Kelsey dragged her eyes away from the tunnel’s mouth, where flashes of colored light and movement promised the stage. She met Maya’s gaze.

“You’re not just a girl,” Maya said, as if reading her mind. “You’re the girl. You have history he can’t get anywhere else. You have the jacket. You have the cookie. You have the freckles he probably doodled on his notebooks. You win. Now let’s go claim our stupid VIP seats and watch your man work.”

“He’s not my man,” Kelsey whispered, the old, automatic reflex.

Maya just raised an eyebrow, gave her elbow a squeeze, and tugged her forward. “Keep telling yourself that.”

They emerged into the arena bowl, and the sheer scale of it stole the rest of Kelsey’s breath. It was vast, a sea of empty seats sloping down to the brilliant, empty stage. Techs scurried like ants under the glow of work lights. The main screen displayed the tour logo, pulsing gently.
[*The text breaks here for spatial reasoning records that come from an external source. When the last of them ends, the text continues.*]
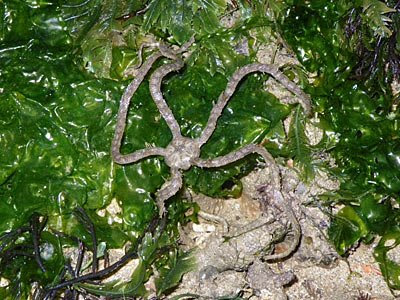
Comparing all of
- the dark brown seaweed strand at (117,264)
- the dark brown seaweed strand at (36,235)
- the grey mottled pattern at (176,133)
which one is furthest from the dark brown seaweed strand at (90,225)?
the grey mottled pattern at (176,133)

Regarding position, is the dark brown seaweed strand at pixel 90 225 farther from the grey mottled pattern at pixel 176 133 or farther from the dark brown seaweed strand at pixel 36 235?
the grey mottled pattern at pixel 176 133

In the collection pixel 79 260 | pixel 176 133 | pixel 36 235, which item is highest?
pixel 176 133

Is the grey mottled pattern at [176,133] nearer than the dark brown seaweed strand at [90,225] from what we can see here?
Yes

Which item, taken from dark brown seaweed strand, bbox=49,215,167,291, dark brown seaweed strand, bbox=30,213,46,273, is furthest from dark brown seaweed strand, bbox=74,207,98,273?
dark brown seaweed strand, bbox=30,213,46,273

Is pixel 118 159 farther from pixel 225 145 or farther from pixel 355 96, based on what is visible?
pixel 355 96

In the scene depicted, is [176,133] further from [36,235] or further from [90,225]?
[36,235]

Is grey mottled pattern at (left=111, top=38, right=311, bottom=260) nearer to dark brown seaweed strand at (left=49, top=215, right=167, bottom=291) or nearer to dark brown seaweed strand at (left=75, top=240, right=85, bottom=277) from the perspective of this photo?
dark brown seaweed strand at (left=49, top=215, right=167, bottom=291)

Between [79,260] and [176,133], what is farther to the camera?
[79,260]

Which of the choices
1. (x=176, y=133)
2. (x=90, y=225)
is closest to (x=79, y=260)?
(x=90, y=225)

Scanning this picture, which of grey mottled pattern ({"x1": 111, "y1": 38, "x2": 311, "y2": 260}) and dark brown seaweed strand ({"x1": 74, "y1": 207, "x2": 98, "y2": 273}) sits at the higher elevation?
grey mottled pattern ({"x1": 111, "y1": 38, "x2": 311, "y2": 260})
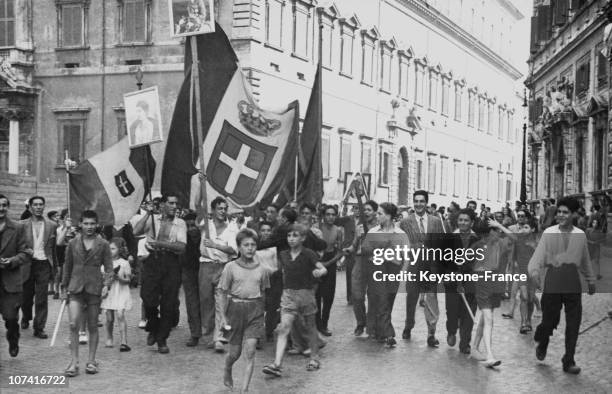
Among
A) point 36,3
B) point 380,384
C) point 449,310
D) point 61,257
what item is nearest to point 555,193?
point 36,3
It was quiet and loud all at once, a held breath before the scream. Their seats were absurdly close—third row, just off-center. She could see the individual planks of the stage floor, the cords taped down in neat lines.

She sat down, the plastic seat cool through her tights. She carefully slid her bag into her lap, her hand instinctively checking for the cookie. Still there. Still in one piece. A ridiculous, tangible anchor.
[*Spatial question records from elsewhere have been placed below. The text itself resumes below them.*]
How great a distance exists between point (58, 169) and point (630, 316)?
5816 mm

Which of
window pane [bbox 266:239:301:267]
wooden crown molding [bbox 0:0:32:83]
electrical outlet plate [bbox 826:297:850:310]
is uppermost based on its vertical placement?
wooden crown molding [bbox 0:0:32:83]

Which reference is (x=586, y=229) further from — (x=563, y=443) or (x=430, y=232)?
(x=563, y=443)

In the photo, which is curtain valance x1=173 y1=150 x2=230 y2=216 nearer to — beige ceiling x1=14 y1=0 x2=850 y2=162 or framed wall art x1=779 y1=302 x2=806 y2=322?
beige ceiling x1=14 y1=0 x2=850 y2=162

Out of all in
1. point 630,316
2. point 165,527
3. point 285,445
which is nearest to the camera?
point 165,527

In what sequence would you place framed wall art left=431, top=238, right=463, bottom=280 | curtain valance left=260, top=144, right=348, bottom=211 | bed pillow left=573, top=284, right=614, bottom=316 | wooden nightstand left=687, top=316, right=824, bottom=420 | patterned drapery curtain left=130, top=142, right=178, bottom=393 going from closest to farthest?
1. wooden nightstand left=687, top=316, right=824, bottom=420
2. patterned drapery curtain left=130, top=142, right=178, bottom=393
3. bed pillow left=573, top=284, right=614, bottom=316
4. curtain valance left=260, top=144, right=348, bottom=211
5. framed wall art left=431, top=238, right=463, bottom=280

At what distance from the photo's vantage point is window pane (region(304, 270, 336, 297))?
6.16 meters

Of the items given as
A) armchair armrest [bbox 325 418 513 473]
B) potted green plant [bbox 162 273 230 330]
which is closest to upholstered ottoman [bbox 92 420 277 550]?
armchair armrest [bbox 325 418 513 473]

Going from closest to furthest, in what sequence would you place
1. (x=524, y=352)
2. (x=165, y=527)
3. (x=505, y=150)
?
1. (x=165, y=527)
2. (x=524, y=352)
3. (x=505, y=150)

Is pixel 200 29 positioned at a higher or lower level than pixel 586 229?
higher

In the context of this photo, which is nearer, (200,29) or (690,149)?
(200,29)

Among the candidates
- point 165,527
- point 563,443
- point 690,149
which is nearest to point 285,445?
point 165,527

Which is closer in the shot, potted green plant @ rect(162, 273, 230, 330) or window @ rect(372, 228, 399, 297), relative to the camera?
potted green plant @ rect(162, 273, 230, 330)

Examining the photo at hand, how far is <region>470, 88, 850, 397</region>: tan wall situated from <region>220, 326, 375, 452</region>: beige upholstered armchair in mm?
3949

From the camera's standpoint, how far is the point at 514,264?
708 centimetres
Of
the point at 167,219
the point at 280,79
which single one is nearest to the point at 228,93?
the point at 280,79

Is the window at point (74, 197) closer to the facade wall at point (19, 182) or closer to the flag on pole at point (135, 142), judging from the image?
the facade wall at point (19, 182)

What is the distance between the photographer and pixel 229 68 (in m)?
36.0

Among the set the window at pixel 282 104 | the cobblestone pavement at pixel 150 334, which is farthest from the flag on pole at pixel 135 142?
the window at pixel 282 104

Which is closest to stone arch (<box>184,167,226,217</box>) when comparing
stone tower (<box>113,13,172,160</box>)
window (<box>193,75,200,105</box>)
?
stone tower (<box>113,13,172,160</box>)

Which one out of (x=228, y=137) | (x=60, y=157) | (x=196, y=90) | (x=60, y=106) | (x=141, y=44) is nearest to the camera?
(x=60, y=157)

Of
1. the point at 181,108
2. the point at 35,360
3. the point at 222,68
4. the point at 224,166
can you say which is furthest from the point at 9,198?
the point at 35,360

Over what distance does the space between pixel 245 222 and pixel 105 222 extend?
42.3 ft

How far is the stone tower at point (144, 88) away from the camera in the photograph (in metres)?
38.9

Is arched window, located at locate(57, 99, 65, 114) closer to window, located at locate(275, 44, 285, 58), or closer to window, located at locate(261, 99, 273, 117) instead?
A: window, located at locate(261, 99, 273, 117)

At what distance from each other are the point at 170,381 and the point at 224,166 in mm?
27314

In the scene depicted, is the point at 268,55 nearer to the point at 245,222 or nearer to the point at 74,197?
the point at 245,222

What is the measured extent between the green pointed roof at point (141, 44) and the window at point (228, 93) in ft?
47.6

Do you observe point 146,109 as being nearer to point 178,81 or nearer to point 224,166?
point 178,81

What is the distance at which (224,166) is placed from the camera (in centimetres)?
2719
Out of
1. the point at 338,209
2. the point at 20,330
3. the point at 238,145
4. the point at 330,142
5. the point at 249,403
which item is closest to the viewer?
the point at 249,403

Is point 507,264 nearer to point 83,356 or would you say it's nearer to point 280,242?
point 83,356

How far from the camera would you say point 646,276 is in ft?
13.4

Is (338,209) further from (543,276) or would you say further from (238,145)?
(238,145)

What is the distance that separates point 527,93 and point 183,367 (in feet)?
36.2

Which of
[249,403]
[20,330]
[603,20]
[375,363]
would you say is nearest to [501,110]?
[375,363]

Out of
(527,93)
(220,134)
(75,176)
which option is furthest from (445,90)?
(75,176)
Maya whistled low. “Okay, he did not skimp. These are ‘I’m sorry I became an international superstar’ seats.”

“He’s not sorry,” Kelsey murmured, her eyes fixed on the stage. She could imagine him standing at the center mic, sweat-soaked and smiling that particular smile he only got when he was performing—equal parts fierce and joyful. She’d seen it in a thousand fancams. She’d never seen it live, from thirty feet away. Her skin prickled.

The house lights were still up, the crowd filtering in slowly. The normalcy of it—finding seats, checking tickets, the low buzz of conversation—felt surreal against the backdrop of her internal earthquake. She was here. In two hours, he would be right there. And then… after. The private moment he’d carved out. ‘I want to do something with just you.’

What did that mean? A quick hello backstage amid the chaos? A drive? A room? The uncertainty was a live wire in her chest. She wrapped her arms around herself, her fingers digging into the sleeves of his jacket. She could back out. She could watch the show, give him the cookie with a smile and a hug, and leave with Maya. Keep the safe distance. Protect the years of friendship from the terrifying possibility of becoming something else that might not work, that might ruin everything.

But then she remembered his voice on the phone last week, the way he’d said, “I’m nervous too, Kels.” The shared admission that had felt like a secret pact. She remembered the text with the tickets, the promise: ‘I’ll find you.’ He wasn’t offering her an exit. He was offering her a door.

The arena began to fill, the energy shifting, thickening. The work lights went down. The pre-show music swelled. Kelsey sat perfectly still in the gathering dark, feeling the old Kelsey and the new Kelsey fuse into one single, determined truth. She was staying. She was seeing this through. She was wearing the jacket. She was giving him the cookie. She was going to look him in the eye and see what happened next.

The final notes of the pre-show track faded into a ringing silence. A single spotlight hit the center of the stage. The crowd around her drew in one collective, shuddering breath. Kelsey’s own breath caught, her heart a frantic drum against her ribs. This was it. The countdown was over.